Factors increasing the risk of stent dislodgement include coronary tortuosity and calcification, attempting to advance the stent without adequate vessel preparation, direct stenting, using a small guiding catheter (e.g., 5F catheter), advancing a stent through a previously deployed stent, and continuing to forcefully retract the stent into the guiding catheter despite resistance.
In our case, during rewiring, the LAD wire passed through the struts of the IMA stent. Therefore, the LAD stent could not be advanced, and during the retraction of the LAD stent, the IMA stent was dislodged along with it.
In cases where other treatment methods fail, the technique of crushing the lost stent against the vessel wall can be performed using another stent. However, this technique increases the metal burden and should be applied with caution.[4] If the wire position on the stent is lost or the stent cannot be retrieved, this technique may serve as an alternative.[4,5]
The small balloon technique involves advancing a small balloon towards the stent when the wire position is preserved, inflating the balloon distal to the stent, and withdrawing the lost stent along with the balloon.[6,7] If the balloon has partially advanced through the stent, inflating it in the proximal midsection of the lost stent and withdrawing the system can be attempted.[4]
A variety of snares are used in both coronary and peripheral circulation. Snare loops are typically made of nitinol and are advanced into a microcatheter to be positioned around the lost material before being withdrawn into the catheter. The Amplatz Goose Neck snare (Medtronic, Inc., Minneapolis, MN, USA) features a single loop and is commonly used in daily practice.[4] If a snare is not available in the catheterization laboratory, an exchange wire of similar length (0.014 inches) and a smaller diagnostic catheter can be used to retrieve the lost material by removing and reintroducing the catheter from the distal end.[8,9]
When intervening in the LAD or circumflex coronary arteries, it is important to treat the distal coronary lesion first. Otherwise, stent protrusion will cause difficulties when stenting is required in the other vessel, and this may cause stent dislodgement.
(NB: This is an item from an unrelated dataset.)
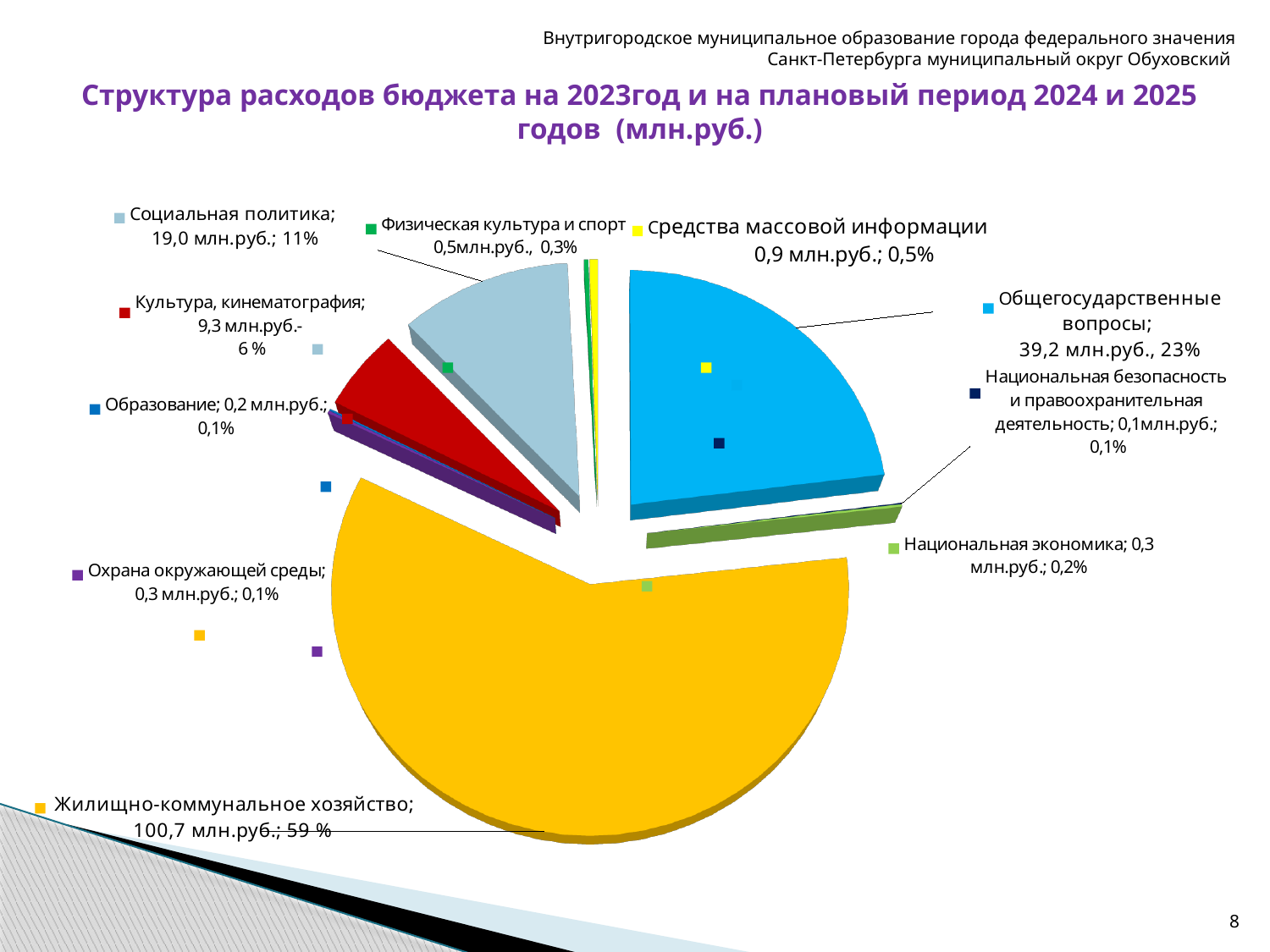
What kind of chart is shown on the slide? pie chart Which category has the largest value? Жилищно-коммунальное хозяйство What is the value for Культура, кинематография? 9,3 млн.руб. What share of the pie does Общегосударственные вопросы take? 23% Which is larger, the value for Социальная политика or the value for Культура, кинематография? Социальная политика What share of the pie does Жилищно-коммунальное хозяйство take? 59 % What is the difference between the values for Жилищно-коммунальное хозяйство and Общегосударственные вопросы? 61,5 млн.руб. What is the value for Общегосударственные вопросы? 39,2 млн.руб. Which category has the smallest value in млн.руб.? Национальная безопасность и правоохранительная деятельность How many categories does the pie chart show? 10 What is the value for Социальная политика? 19,0 млн.руб. What is the value for Жилищно-коммунальное хозяйство? 100,7 млн.руб.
Stent dislodgement may also cause coronary flow restriction, and when the stent is removed, there may be damage to the vascular endothelium. A previous study indicated that no reflow may occur when postdilatation is performed; therefore, it may be more logical to implant the stent to the stenosis area rather than the balloon.[10,11] It is important to note that each case of stent dislodgement is unique, and different techniques or combinations of techniques may need to be employed.
In conclusion, stent dislodgement is a rare complication in interventional cardiology, but its frequency has increased with the growing number of PCIs. The embolized material can be retrieved using techniques such as the snare technique, balloon retrieval with a small balloon, twirling/wire entrapment technique, and surgical methods. While there is no gold standard method, a versatile approach should be attempted. If stent dislodgement occurs while intervening in more than one coronary artery, and resistance is encountered when retracting the dislodged stent with the snare method, it should be considered that the dislodged stent may be attached to the ostial segment or to a proximally located stent implanted for another coronary artery.